Monday, 8 April 2019

SAP HANA, SAP Analytics Cloud, and Brexit: The Automation

In the last article we have discussed how we can easily get big data from the internet, convert it to the required format, massage it a bit, and report on it in SAP Analytics Cloud via SAP HANA which worked pretty well but lacked any sort of proper automation.

In this article we will create an automated flow which can be used to acquire data from the same Petitions website, convert it to the required format and load it to our SAP HANA system which in turn is connected “Live” to SAP Analytics Cloud. Therefore, the reported data in SAP Analytics Cloud would be as recent as possible, depending on our data acquisition flow settings.

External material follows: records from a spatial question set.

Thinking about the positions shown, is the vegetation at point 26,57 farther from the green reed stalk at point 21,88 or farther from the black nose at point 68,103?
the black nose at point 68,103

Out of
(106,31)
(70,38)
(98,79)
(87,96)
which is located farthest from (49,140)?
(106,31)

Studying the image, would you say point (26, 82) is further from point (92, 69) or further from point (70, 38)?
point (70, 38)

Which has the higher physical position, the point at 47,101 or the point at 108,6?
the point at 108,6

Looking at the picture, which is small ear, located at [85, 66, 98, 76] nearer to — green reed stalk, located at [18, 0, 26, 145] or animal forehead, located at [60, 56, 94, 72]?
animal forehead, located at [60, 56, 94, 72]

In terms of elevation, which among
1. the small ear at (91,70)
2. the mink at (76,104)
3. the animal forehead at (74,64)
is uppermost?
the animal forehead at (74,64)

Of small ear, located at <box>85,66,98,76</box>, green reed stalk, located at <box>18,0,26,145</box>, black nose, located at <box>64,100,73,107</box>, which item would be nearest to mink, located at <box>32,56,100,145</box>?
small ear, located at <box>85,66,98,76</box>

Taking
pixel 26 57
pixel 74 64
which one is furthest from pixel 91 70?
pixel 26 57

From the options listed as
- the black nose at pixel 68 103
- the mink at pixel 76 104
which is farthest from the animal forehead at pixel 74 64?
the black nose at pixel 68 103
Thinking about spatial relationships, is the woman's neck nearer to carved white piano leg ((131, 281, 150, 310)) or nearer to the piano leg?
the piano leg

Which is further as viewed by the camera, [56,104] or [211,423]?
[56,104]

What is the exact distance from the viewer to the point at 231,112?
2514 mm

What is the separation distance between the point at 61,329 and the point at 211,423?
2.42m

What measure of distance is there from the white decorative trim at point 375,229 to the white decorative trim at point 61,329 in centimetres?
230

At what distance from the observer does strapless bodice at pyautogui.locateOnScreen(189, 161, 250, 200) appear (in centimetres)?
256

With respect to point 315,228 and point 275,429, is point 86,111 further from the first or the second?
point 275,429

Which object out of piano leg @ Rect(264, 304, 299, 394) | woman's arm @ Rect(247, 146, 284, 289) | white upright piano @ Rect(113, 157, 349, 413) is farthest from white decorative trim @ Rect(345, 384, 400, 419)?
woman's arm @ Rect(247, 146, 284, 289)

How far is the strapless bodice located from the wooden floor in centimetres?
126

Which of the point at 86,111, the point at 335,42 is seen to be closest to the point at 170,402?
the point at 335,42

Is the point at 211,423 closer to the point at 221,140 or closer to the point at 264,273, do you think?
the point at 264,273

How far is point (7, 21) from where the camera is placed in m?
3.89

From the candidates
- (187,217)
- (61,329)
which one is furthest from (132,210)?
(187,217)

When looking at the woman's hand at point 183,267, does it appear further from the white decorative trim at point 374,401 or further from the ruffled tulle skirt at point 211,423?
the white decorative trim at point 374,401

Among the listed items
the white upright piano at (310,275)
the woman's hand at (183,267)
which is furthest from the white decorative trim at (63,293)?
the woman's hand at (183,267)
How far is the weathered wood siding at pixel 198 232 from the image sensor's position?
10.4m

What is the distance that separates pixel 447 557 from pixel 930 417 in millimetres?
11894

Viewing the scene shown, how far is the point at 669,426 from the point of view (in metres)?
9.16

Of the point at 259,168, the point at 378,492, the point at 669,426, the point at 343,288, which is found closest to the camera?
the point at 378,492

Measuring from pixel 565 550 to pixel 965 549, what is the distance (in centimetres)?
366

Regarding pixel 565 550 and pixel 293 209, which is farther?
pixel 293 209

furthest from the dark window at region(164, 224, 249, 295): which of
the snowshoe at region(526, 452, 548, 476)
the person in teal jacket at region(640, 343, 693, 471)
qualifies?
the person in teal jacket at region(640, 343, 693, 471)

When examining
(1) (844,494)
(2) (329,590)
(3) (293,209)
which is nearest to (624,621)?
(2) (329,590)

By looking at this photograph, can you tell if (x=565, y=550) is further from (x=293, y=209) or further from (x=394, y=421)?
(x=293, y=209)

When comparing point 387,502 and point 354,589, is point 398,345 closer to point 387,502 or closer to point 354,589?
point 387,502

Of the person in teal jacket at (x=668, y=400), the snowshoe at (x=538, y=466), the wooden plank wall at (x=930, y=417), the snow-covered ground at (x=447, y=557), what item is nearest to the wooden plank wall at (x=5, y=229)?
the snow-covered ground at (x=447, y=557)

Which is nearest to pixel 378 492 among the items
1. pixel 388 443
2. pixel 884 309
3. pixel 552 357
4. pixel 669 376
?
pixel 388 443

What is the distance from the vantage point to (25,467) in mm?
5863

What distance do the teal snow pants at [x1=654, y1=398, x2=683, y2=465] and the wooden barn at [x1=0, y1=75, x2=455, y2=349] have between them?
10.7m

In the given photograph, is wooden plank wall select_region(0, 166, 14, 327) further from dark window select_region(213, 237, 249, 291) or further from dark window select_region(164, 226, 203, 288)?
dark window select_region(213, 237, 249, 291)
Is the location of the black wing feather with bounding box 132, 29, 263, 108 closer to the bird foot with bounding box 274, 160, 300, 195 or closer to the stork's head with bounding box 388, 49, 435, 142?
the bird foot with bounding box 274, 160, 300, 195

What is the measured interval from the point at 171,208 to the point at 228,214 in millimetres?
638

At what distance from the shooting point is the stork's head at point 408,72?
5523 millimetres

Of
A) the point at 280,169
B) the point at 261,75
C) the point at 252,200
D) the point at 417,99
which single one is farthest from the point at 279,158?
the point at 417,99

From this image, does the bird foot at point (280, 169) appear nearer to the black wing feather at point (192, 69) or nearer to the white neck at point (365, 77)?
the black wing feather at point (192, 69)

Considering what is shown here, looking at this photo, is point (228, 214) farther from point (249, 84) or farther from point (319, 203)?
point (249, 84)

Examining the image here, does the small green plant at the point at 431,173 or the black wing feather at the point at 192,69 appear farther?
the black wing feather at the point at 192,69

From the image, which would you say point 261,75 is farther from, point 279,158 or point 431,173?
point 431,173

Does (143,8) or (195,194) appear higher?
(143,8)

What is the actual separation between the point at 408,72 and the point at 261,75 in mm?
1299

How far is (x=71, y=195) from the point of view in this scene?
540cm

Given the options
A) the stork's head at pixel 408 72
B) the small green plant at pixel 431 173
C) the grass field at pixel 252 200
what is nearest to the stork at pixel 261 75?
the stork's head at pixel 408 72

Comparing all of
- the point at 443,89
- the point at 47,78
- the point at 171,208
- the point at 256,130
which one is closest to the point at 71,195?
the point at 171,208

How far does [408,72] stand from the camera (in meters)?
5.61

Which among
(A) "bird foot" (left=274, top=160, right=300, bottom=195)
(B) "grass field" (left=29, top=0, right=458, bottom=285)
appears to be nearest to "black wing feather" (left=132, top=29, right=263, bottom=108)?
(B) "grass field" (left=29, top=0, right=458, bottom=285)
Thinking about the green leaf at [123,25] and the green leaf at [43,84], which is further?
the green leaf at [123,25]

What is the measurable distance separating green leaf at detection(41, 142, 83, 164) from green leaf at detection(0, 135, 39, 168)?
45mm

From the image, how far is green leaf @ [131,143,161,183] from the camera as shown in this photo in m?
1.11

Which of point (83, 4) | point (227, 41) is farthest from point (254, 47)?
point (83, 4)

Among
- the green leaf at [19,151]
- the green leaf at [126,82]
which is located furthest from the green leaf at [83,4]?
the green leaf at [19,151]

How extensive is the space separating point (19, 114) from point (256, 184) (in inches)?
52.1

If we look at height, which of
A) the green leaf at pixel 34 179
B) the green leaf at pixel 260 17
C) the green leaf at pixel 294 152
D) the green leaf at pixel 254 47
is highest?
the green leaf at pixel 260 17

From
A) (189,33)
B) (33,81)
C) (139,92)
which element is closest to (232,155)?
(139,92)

In line with my concept of always learning something new this article will be focused on automating data flows with SAP Data Hub 2.4 pipelines. I will be using the developers edition of SAP Data Hub 2.4 which is delivered as the Docker image, which yet again makes our life so much easier. Since then I moved on and instead of using Ubuntu as a host OS for Docker I started using extremely lightweight Alpine Linux distribution for all my Docker containers. I find that for containerisation the golden rule is “the lighter your host OS – the better”, which makes Alpine a perfect choice and all SAP containers work fine in it (so far, even though it’s not officially supported for HXE or Data Hub containers).

In this article I will start everything from the scratch, creating two separate tables to store Country and Constituency results and adding few new columns to store multiple petitions in one table.

At the end of this article you will have an understanding of how Data Hub works, how to use JavaScript operators in Data Hub, load live data to SAP HANA and compare data from multiple petitions in one SAP Analytics Cloud story.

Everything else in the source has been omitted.